Suriye’deki olaylar inanılmaz bir hızla gelişirken Türkiye ve bölge açısından dikkat edilmesi gereken çok konu var. Daha önceki birkaç yazımda ifade ettiğim gibi Ankara gerçekten bu dönemin en önemli aktörlerinden biri durumunda. Suriye ile çok uzun kara sınırı, milyonlarca Suriyeliye ev sahipliği yapılması ve muhalif grupların Türkiye ile bağlantısı üç ana faktör olarak öne çıkıyor. Türkiye Suriye’de oluşabilecek yeni şiddet sarmalına çekilmemek için çok dikkatli hareket etmeli.
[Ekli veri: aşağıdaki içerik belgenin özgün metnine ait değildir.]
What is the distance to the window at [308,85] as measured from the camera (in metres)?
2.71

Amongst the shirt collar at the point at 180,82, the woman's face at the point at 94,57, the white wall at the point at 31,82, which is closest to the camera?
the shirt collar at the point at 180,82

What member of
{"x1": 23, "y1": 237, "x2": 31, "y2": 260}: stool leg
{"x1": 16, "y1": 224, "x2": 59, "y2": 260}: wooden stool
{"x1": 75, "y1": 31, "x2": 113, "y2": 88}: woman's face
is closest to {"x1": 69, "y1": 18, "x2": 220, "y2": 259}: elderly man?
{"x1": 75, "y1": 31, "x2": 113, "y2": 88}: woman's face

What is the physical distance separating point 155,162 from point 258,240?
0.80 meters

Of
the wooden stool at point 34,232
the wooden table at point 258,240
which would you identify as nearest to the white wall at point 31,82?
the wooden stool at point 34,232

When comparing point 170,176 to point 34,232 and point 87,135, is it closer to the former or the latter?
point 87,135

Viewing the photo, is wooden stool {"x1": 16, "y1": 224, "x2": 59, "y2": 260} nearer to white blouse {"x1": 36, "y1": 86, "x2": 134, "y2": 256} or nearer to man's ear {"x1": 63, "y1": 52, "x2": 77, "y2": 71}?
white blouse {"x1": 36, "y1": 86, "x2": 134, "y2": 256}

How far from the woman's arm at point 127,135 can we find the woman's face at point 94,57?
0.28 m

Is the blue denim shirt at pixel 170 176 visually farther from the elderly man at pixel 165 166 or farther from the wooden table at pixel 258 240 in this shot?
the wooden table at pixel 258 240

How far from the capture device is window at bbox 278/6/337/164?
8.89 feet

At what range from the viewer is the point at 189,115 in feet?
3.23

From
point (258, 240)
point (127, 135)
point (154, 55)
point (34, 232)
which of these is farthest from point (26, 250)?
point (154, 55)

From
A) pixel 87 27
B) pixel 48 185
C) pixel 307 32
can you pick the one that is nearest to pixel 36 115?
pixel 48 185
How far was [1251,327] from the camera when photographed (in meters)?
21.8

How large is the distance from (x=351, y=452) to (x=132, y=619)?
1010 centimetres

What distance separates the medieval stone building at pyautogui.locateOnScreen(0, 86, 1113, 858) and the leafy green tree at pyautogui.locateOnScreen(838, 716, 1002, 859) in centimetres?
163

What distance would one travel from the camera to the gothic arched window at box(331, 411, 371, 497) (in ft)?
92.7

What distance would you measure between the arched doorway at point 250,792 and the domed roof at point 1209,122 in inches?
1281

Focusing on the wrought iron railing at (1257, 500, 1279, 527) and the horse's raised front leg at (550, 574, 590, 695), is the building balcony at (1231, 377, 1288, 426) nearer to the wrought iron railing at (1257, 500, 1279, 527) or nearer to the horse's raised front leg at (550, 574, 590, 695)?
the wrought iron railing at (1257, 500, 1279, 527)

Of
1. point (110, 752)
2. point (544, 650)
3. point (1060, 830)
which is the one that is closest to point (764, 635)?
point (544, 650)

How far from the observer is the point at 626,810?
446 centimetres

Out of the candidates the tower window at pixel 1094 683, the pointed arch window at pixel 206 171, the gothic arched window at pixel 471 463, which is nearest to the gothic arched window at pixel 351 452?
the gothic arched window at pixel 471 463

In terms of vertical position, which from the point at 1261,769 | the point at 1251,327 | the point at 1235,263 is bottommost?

Bugün Türkiye’ye müzahir, yakın görünen grupların yarın da aynı tutumu sürdürüp sürdürmeyeceklerini kestirmek güç. Diğer taraftan DEAŞ’ın Türkiye’deki terör eylemlerini çok iyi hatırlıyoruz. HTŞ’nin de böyle radikal bir çizgiye kayması ihtimali beni düşündürüyor. HTŞ şimdiki süreçte Suriye’de hakim ana grup gibi görünse de değişen şartlar örgütlerin davranışlarını da ciddi şekilde etkiliyor. Rusya ve İran, kayıtsız şartsız Şam rejimine destek sağladığı için son dönemde olanların kaybeden tarafı gibi görünüyor.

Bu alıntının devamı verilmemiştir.